Now, it is not necessarily a bad thing to limit the hypothesis space. In fact, learning is generally an ill-posed problem, i.e. in simple terms, there could be multiple solutions or no solutions at all (and other problems), so, actually, you often need to limit the hypothesis space to find some useful solutions (e.g. solutions that generalise better to unseen data). Regularisations techniques are ways of constraining the learning problem, and the hypothesis space (i.e. the set of functions that your learning algorithm can choose from), and thus making the learning problem well-posed.
Neural networks are not preferred over polynomial regression because they are theoretically more powerful.

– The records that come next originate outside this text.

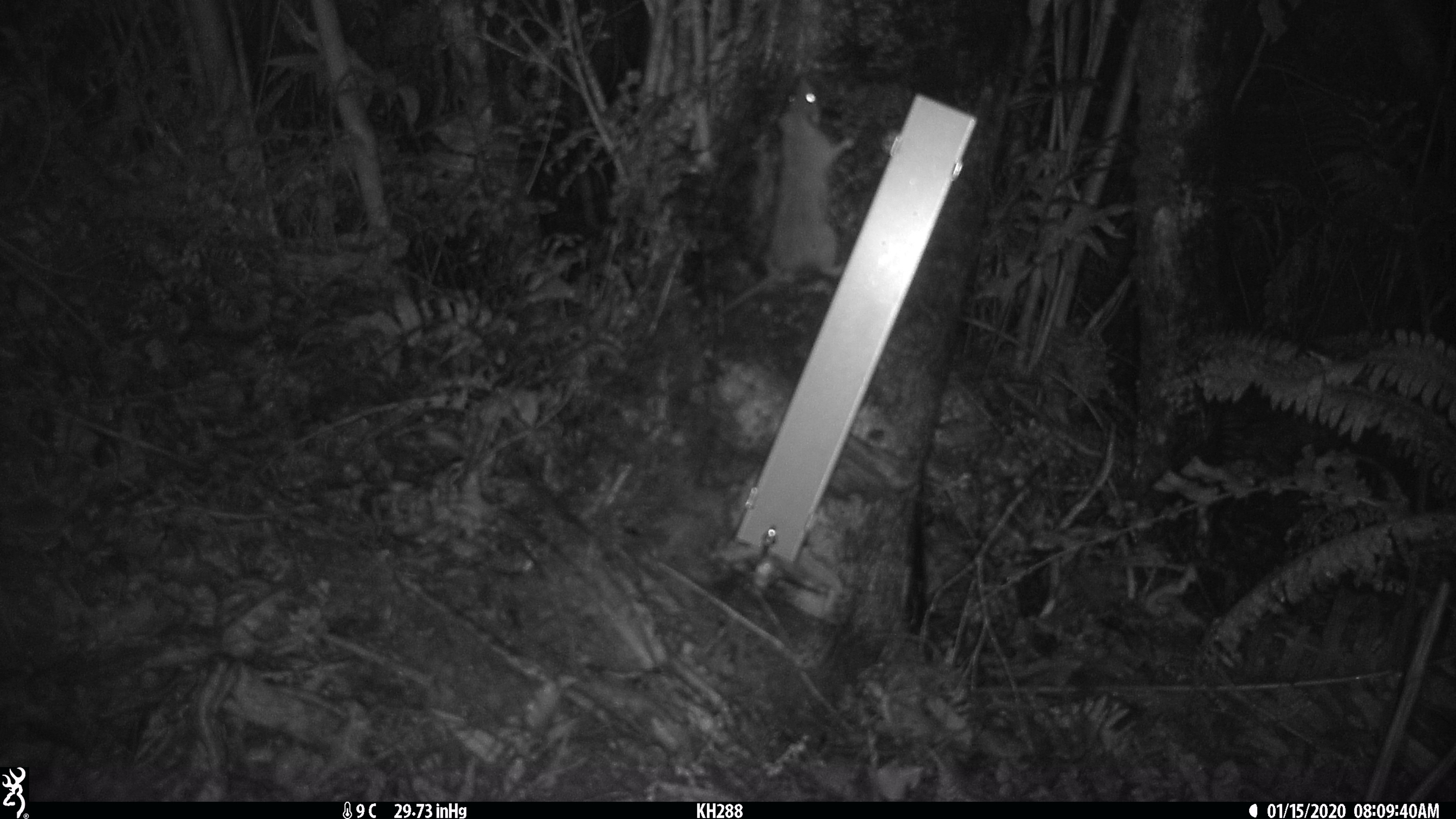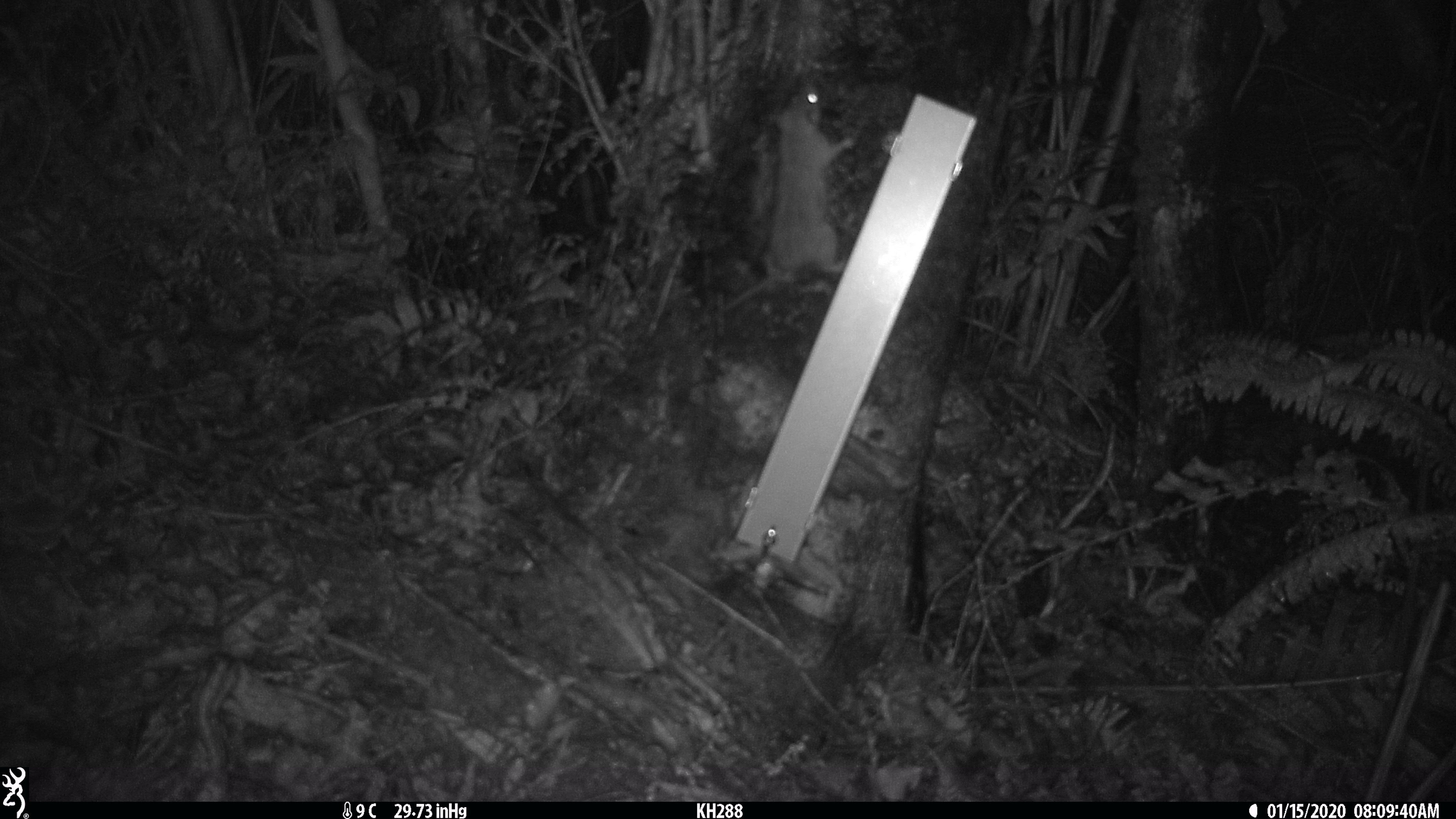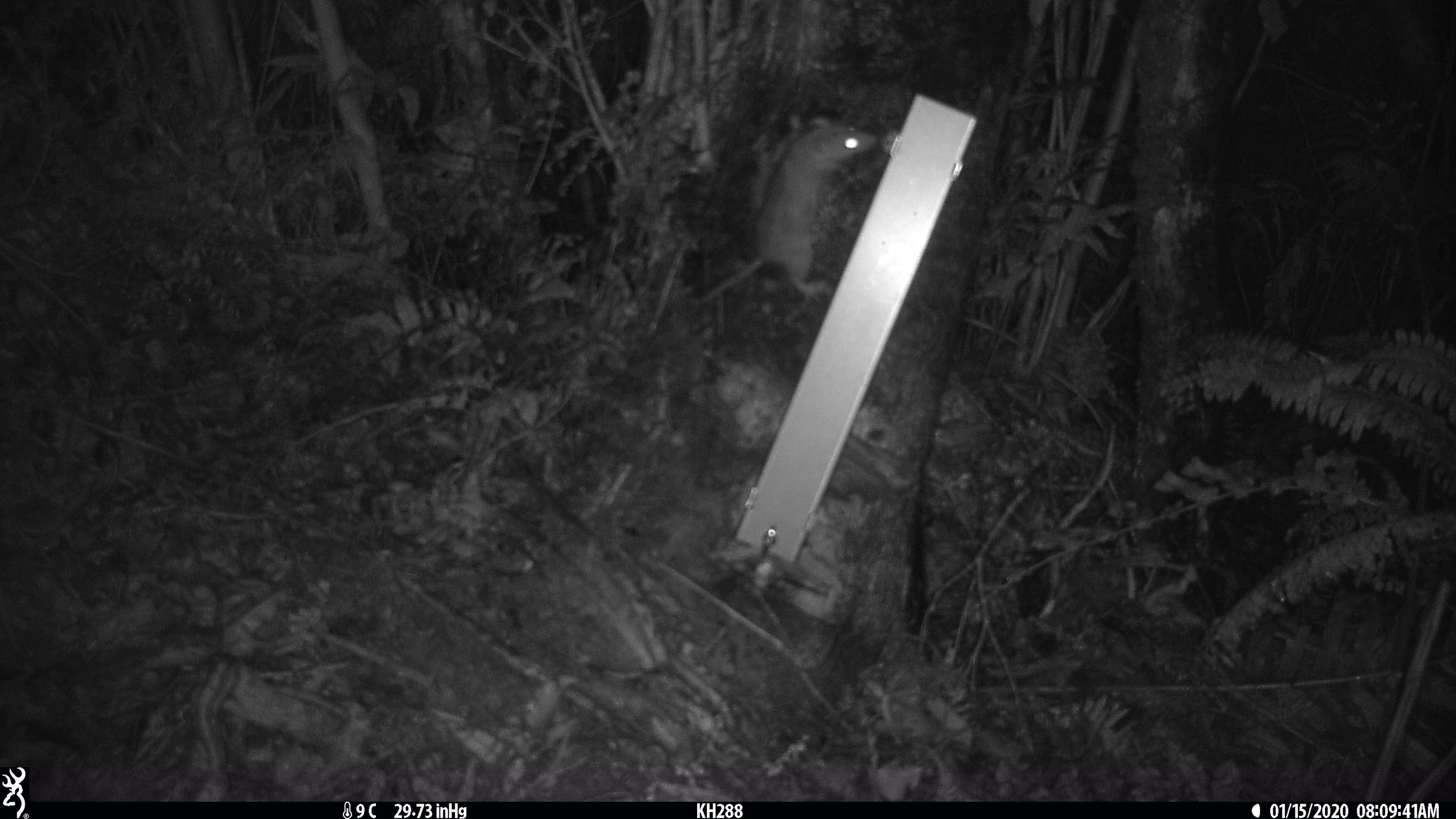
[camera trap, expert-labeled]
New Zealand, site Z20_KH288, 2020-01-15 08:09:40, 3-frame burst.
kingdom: Animalia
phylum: Chordata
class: Mammalia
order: Rodentia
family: Muridae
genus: Rattus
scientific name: Rattus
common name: rat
Rat (Rattus).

In fact, both can approximate any continuous function [1], but these are just theoretical results, i.e. these results do not give you the magical formula to choose the most appropriate neural network or polynomial that best approximates the desired unknown function.
In practice, neural networks have been proven to effectively solve many tasks (e.g. translation of natural language, playing go or atari games, image classification, etc.), so I would say that this is the main reason they are widely studied and there is a lot of interest in them. However, neural networks typically require large datasets to approximate well the desired but unknown function, it can be computationally expensive to train or perform inference with them, and there are other limitations (see this), so neural networks are definitely not perfect tools, and there is the need to improve them to make them more efficient and useful in certain scenarios (e.g. scenarios where uncertainty estimation is required).
I am not really familiar with research on polynomial regression, but it is possible that this and other tools have been overlooked by the ML community. You may want to have a look at this paper, which states that NNs are essentially doing polynomial regression, though I have not read it, so I don't know the details about the main ideas and results in this paper.